Data could be one of the most valuable assets for fintech institutions. Fintech institutions need solid rights to use their data, and it may be critical to their enterprise value that those rights are exclusive. 

Unfortunately the position can be complex and unclear - factually and legally. Data is often aggregated from different sources and includes third-party data. Different legal frameworks affect who owns, and how you can protect, that data. One thing is clear however: data itself is not intellectual property and legislation does not allocate the right to use or monetise data.

The rights that protect data and the extent of that protection vary from one jurisdiction to another. But the absence of standalone protection for the organised contents of databases in most Asian jurisdictions creates a particularly uncertain picture.
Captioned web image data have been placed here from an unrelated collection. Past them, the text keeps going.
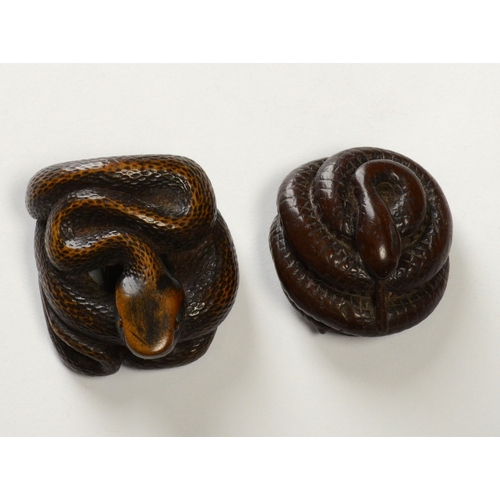 9058 - Two wooden snake netsukes, one signed

4cm wide, 4.4cm deep and 2.9cm high (largest example)

Doroth... 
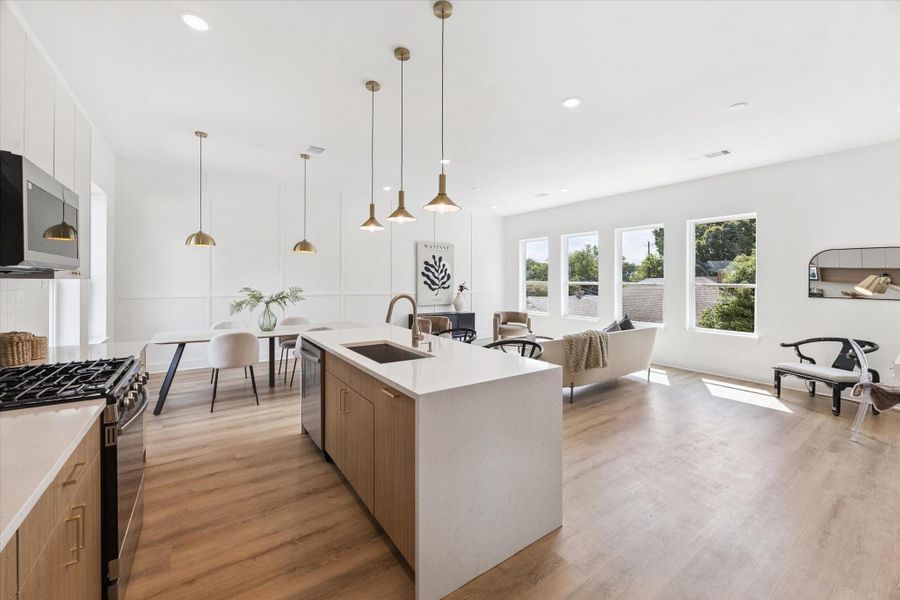 The sleek, modern cabinetry is consistent throughout the home. Clean lines and thoughtful touches like the decorative molding on the far wall elevate the space. The sleek, modern cabinetry is consistent throughout the home. Clean lines and thoughtful touches like the decorative molding on the far wall elevate the space.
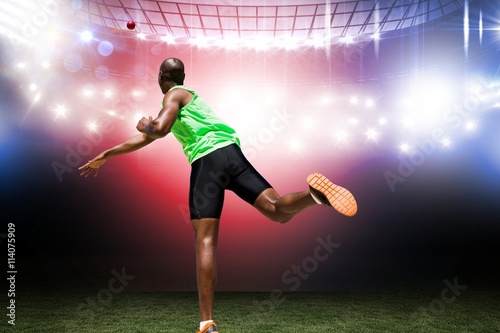 Composite image of rear view of sportsman throwing a shot © vectorfusionart
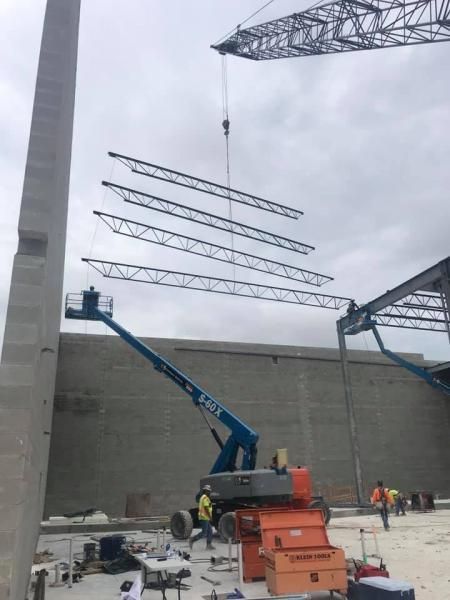 Construction site with crane lifting steel trusses beside a tall concrete wall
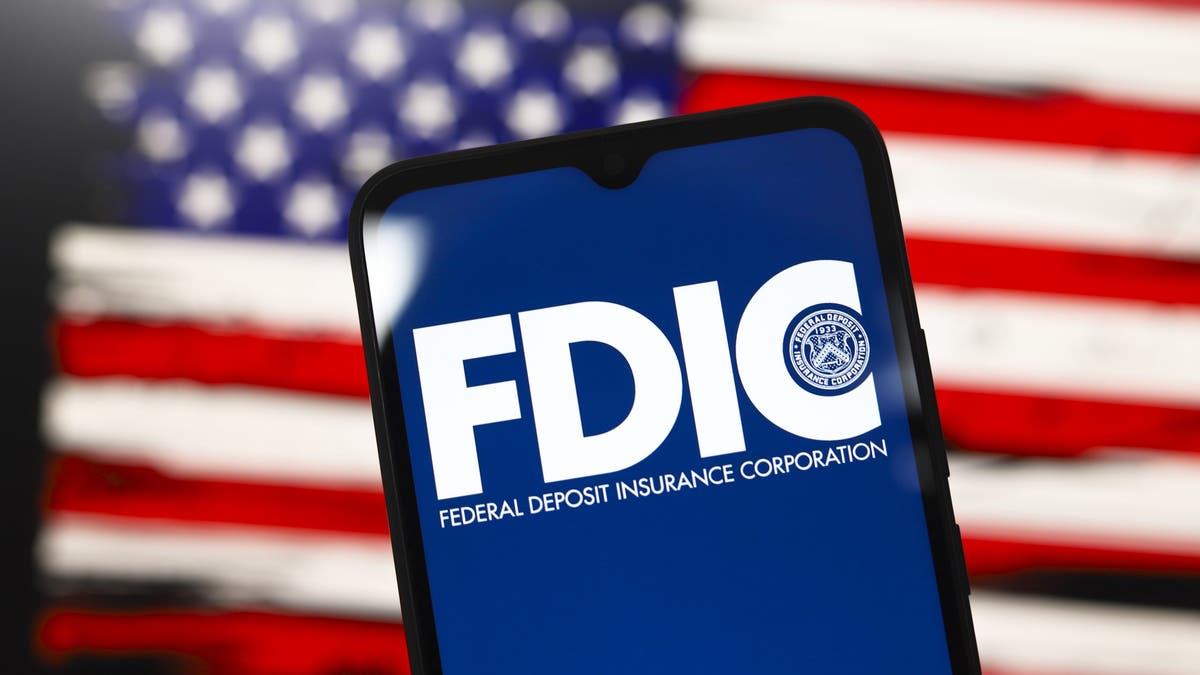 El logotipo de la Corporación Federal de Seguros de Depósitos de los Estados Unidos aparece en la pantalla de un teléfono inteligente y, al fondo, la bandera de los Estados Unidos está en la pantalla de la computadora en Reno, Nevada, el 3 de diciembre de 2024.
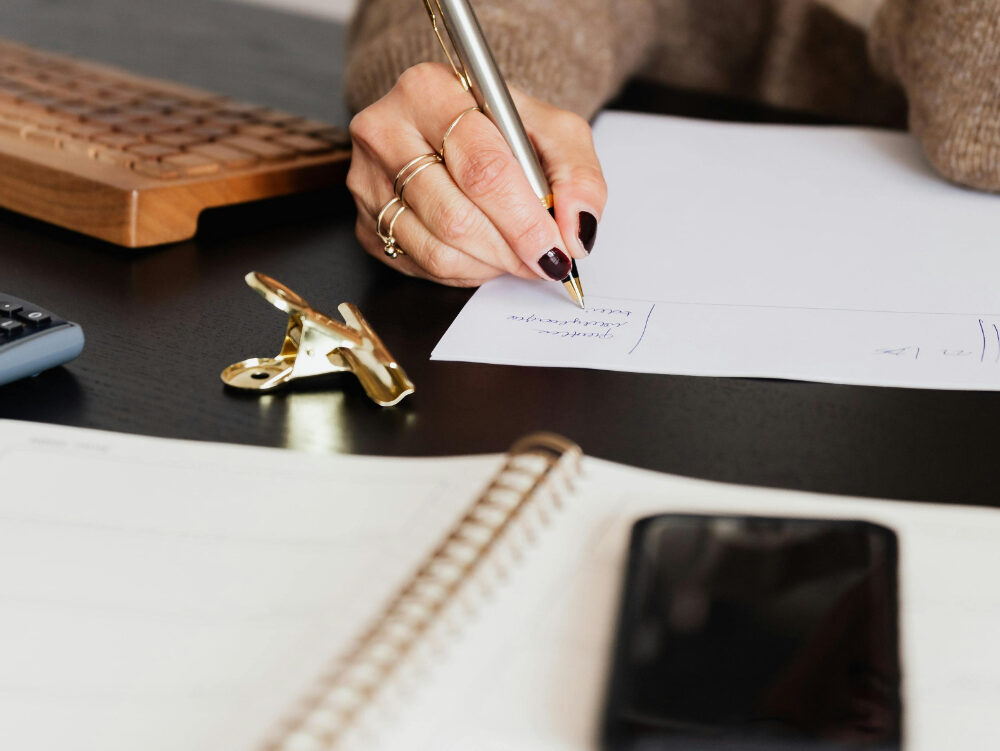 Wedding professional writing notes at a desk with a pen, planner, and phone planning a website refresh strategy.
Contractual protection is therefore vital.

4. How you collect, store and use data will become more regulated than ever

Regulators are demanding greater transparency and greater control for the data subject over what data concerning them is collected and how it is used. 

The EU is formulating stricter data protection controls that will come into force within the next couple of years that are likely to impose:

  • stricter rules on consent; 
  • firmer controls over processing beyond the bounds of consent; and 
  • tighter requirements to dispose of unnecessary personal data. 

Data privacy regulators worldwide are becoming more coordinated across borders, and higher standards that originate in one country can quickly percolate down to other countries, particularly in data privacy enforcement hotspots like Hong Kong and Singapore. 

In Singapore, one of the offices of FTIG is explicitly responsible for regulatory policies and strategies for developing safe and efficient technology in areas such as cloud computing and ‘big data’. China is also increasingly looking to restrict offshoring of data about its citizens in the pursuit of cyber security protection and anti-terrorism. And Indonesia has recently introduced draft legislation proposing a sweeping requirement for case-by-case approval of all cross-border transfers of personal data. 

These are several reasons to expect that the collection, storage and use of data in fintech will be more firmly regulated across Asia going forward.

5. Fintech may be the battleground for the next big patent war

As fintech innovation increases, so does the risk of patent infringement claims. 

While many patent systems don’t allow patents for methods of doing business, many patents are being enforced over fintech - especially over innovations that are more ‘tech’ than ‘fin’. 

Existing patents are being challenged, in some cases also challenging the exclusivity and the value proposition of the business proposition. And non-practicing entities are looking to buy up and assert patents. 

As technical standards develop, standard essential patents, FRAND licensing and competition law will also become an increasing issue. We also expect to see elevated levels of partnering between tech companies and traditional financial services players. It is inevitable that there will also be examples of litigation.

So - for all these reasons - it will be essential to understand the patent landscape.

6. Careful restructuring will be required

Traditional business models are changing, fast. But regulatory constraints on the scope of foreign invested entities to access payments markets in China will mean that looser ownership and control structures such as VIEs and virtual joint ventures may be the only route for foreign investors to access the market. Any structure will require careful consideration of the regulatory position in each country.